Interesting enough, I always said there is no such thing as a real ground.
Ground loops are a serious problem, especially in research labs. The worse
case of
ground loop interference was sort of the inverse. Remember the reciprocal
principal of antennas. It is true
with ground loops. If can pick up a signal it can produce one.
A researcher working with collisions at very low energies, less than 100
eV had problems with things working from
time to time. At the time I did not know it, he had not yet asked for my
assistance and assumed it was an instrument
problem.
I walked into his lab and saw a computer CRT display slowly moving back
and forth. I asked the graduate student if
they were having a problem acquiring data, an he responded "how did you
know?". I said look at your CRT.
He said, yes , it does that sometimes. Well, my response was if that is
happening to your 30keV electrons in
your CRT imagine what is happening to your 50 eV electrons in your
experiment. This experiment was so sensitive
to magnetic fields that they had 3 pairs of Helmholtz coils with 3 sets of
power supplies to null out the Earths magnetic
field.
Ended up that they had a short in an heater element of a oil
diffusion pump on the return side of the line to the case.
The pump was water cooled and they had copper pipe most of the way to wall
and from there PVC pipe to the chiller on
the roof. However, There was another copper pipe that was gounded nearby.

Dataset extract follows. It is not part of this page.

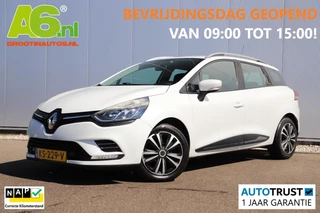 Renault Clio Estate 0.9 TCe Zen Navigatie Bluetooth Airco Cruise Control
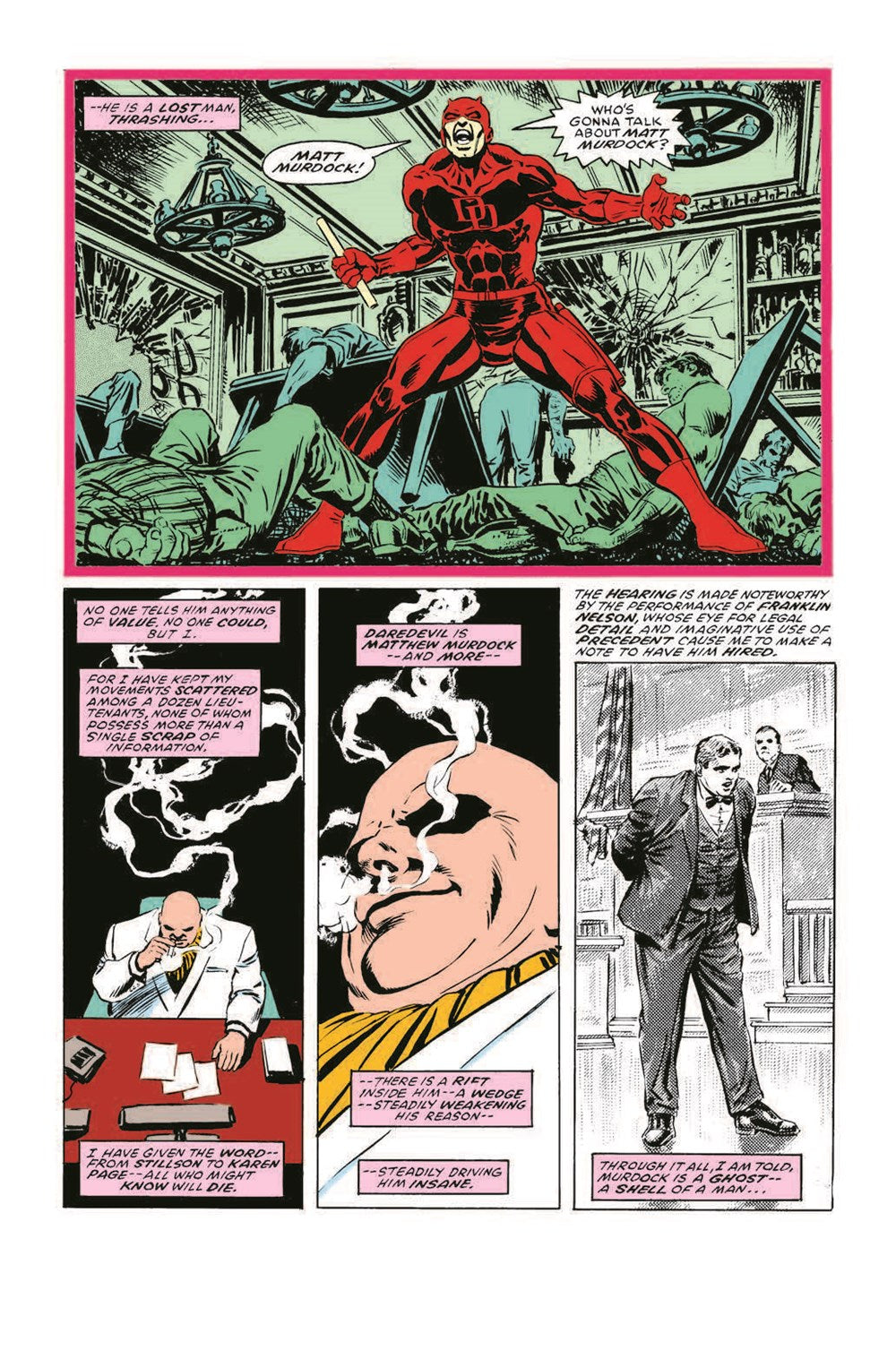 Daredevil: Born Again [Marvel Premier Collection]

And from time to time they would touch.
This pipe provided a very low resistance path back to the local power panel
and when these touched most of the
current flowed thru this pipe. What he had was a single loop electromagnet
carrying 20 or 30 AMPS around his
experiment, some of the time.
Most of the ground loop problems were found in the linear accelerator
lab which had kWs of RF power and another atomic physics lab
which had a pulsed N2 UV laser. When I first started working there there
were impulse noise problems that my predecessor could not
resolve, I would come in and start moving coax cables around and bundling
them until we resolved the problems.
In my previous life as an engineer before I was involved in designing
broadcast audio tape recorders. A small ground loop
of less than 2 inches in length caused some serious harmonics of 60 Hz to
be picked induced in the preamplifier by the field
from the power transformers. This was resolved by a change in the circuit
board where I replaced a radial electrolytic with an
axial one in such a way that a loop of equal area canceled out the
unavoidable one on the board.
Yes, ground loops do exist!
73
Bill wa4lav
At 06:08 PM 7/6/2012 -0700, Jim Brown wrote:
>On 7/6/2012 2:42 PM, Jerry Kaidor wrote:
> > It reminds me of the importance of ground loops.

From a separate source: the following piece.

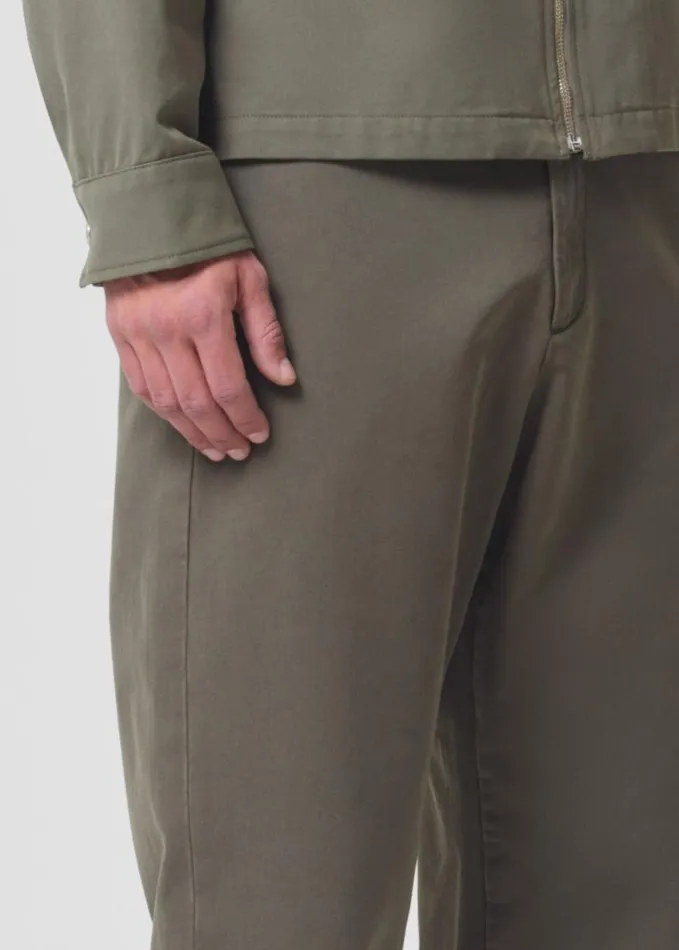Pants Men Agolde Vinson Chino In Moss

> > Ground loops and me - we have a history.
>
>There is no such thing as a "ground loop" -- it is a totally false
>concept. The actual cause of the hum/buzz problems we blame on these
>imaginary "ground loops" are LEAKAGE CURRENT from the AC power system,
>the IR drop in the green wires puts that voltage between the chassis,
>and is added to the signal when unbalanced interfaces are used.
>
>The leakage currents are the result of capacitive coupling between the
>phase (hot) power conductor and the chassis, which, by law, must be
>connected to the green wire, and from there to the breaker panel. There
>are excellent reasons for that connection, all related to safety.
>
>The simple solution is to first get all power for interconnected
>equipment from outlets that share the same green wire or from outlets
>whose green wires are bonded together; and second, to bond from chassis
>to chassis of interconnected equipment with short fat copper.